I think I need to see my doctor, something has gone wrong.
Is counselling worth it? My counsellor is brilliant, but I feel like a mess. Too much in my head to deal with and I can't get it all back in now that I have decided to face it.
Or does it get like this and then get a bit better because I can't stand this?
It all came out and she (the counsellor cried). I didn't.
Why can't I just draw a line and 'get over it'.
It's doing my head in.
I want to get through it and lay the ghosts to rest and heal the bits that are broken but don't know how. Why? Why can't I just say 'OK, it happened, now what about the rest of life?'
I keep crying now really badly. Poor DC's. Everything feels so raw and I don't know how to cope and function as a Mum. I am better when I am in 'deep as a puddle mode'.

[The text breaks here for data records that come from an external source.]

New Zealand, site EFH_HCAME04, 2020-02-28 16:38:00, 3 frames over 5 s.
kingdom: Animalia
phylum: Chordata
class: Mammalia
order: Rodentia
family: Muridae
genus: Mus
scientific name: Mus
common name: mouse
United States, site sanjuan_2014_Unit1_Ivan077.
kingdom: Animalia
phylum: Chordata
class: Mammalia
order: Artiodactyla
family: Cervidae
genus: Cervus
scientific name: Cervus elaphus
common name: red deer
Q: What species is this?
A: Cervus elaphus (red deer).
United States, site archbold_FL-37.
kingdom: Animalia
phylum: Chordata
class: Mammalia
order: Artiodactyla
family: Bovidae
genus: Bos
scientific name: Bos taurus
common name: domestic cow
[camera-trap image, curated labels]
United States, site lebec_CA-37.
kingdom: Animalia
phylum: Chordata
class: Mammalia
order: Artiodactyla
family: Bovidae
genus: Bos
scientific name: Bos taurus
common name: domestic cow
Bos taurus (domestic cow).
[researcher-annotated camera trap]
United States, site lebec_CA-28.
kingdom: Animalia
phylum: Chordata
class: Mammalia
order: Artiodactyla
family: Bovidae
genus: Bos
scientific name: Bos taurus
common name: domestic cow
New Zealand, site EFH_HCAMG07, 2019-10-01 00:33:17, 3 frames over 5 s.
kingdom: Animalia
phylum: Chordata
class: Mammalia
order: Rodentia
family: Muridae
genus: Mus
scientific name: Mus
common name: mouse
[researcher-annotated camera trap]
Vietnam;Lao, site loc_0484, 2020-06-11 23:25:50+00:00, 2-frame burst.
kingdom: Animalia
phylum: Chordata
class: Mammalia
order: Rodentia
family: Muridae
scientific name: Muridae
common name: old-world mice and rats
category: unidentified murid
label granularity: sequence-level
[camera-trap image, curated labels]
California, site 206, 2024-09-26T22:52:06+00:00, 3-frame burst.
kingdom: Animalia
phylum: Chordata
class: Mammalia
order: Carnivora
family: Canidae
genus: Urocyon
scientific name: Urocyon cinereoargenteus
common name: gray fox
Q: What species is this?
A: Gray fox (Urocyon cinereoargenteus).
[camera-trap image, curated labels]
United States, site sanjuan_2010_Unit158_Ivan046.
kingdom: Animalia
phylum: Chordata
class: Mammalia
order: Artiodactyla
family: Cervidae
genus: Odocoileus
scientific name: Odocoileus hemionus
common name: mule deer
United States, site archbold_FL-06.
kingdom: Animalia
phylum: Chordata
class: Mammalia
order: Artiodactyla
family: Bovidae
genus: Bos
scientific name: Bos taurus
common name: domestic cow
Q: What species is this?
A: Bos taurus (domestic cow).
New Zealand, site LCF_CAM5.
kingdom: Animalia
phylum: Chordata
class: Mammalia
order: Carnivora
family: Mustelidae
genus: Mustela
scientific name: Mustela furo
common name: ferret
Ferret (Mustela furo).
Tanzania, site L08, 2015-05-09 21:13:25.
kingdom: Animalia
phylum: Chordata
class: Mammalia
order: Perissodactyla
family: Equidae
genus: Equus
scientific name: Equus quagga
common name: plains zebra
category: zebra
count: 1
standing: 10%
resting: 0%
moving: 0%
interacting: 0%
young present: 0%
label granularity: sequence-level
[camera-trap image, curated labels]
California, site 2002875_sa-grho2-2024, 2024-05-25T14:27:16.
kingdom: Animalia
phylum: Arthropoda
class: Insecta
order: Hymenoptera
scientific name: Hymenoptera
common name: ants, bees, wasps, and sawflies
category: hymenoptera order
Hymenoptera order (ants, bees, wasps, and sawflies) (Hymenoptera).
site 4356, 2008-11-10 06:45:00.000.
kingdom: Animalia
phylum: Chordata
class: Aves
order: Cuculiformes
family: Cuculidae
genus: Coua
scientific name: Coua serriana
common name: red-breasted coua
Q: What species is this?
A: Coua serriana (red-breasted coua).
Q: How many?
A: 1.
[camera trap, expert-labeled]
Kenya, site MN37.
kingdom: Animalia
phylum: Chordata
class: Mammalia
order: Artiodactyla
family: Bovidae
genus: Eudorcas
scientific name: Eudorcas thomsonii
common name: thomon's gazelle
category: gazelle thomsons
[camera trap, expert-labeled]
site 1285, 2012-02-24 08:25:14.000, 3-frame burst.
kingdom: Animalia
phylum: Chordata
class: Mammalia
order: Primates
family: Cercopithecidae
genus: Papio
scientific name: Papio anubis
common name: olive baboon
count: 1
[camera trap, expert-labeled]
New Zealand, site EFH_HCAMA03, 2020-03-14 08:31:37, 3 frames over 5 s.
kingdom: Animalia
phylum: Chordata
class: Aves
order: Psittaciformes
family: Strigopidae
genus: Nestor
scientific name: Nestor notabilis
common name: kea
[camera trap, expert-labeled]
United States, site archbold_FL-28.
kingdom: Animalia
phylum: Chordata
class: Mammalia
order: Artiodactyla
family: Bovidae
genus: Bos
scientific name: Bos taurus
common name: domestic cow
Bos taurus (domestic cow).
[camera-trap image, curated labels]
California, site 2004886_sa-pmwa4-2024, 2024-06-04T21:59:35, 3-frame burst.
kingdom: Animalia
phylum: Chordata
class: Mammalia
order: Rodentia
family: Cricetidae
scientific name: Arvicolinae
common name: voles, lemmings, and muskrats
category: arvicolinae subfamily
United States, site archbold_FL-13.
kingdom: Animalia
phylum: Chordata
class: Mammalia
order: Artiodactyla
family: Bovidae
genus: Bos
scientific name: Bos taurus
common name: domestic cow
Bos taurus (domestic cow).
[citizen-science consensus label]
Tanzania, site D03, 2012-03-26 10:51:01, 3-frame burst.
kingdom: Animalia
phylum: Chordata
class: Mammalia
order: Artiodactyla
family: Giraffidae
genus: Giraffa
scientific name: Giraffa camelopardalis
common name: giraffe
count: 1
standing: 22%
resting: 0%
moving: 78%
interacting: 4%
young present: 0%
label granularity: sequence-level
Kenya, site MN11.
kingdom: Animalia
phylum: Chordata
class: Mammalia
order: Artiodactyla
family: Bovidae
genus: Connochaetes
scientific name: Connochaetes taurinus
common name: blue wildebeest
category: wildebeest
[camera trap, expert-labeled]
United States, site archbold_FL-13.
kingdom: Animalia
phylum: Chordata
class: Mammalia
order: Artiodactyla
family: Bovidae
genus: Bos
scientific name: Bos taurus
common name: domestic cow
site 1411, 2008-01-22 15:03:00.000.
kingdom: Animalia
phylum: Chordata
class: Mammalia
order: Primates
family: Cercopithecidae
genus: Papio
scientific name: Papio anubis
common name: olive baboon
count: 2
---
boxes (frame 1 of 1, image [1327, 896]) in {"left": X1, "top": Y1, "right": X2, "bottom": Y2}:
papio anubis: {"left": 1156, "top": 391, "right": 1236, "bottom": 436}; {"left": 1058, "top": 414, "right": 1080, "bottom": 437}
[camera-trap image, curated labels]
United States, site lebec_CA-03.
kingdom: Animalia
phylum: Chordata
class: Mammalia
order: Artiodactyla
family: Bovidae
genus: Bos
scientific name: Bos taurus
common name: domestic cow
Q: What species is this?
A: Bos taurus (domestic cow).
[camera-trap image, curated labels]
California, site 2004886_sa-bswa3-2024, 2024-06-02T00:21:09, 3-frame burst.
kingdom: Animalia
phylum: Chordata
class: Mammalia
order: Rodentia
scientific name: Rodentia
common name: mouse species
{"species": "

I look at them and see myself at their ages and wonder (about young Mitts) Why her?
But if anyone has been through counselling, does it help? Do you go through the hard bit and come out the other side better equipped to deal with it and move on. I want the rest of my life back.
The counsellor has been using Transactional Analysis and from
September to Christmas it had been great.
We had touched on the past and the patterns and events that had bought me to counselling and then the last two weeks something just, well I don't know. Everything came bubbling up and I don't know where to put it all. It is not like depression, although I am very sad and confused.
Sad for the person it all happened to. Putting things into one picture was too much. Not all bad bad stuff but just so much. Getting smaller and smaller. She said you need to heal the 'core being' to fix stuff (that's my interpretation) but it's just like I have had my skin peeled off and now it all hurts.
I have lots of life experiences that were not great but I can see they were just the learning curve and some of this stuff is not on what I think the scale of normal learning stuff should be.
And what do you do with the 'hurt'. My Mum and Dad have a chair that something bad happened to me in. What do I do now? They don't know. I can't ask them to get rid off it. They are in their late 60's and 70's. They don't need to know. But I go over and it is like a scar, reminding me so I can't shut it out. And the person involved and involved in other stuff. What do I do. So many years ago. I can't rake it up now so why is it in my head?
Because I have a little girl who is about the the same age as when some of the stuff happened and it tears me apart. I have panic attacks when she is with older boys. It won't leave my head.
I wish I could get angry because I think I could do something with that but this leaves me impotent and I feel so fragile. I have put it on here because I have to get it out of my head and if I just write it down on paper, I have to do something with it.
At least I have stopped just wanting to curl up and let life cruise on. I do want to be part of it. Just not like this. Not any more.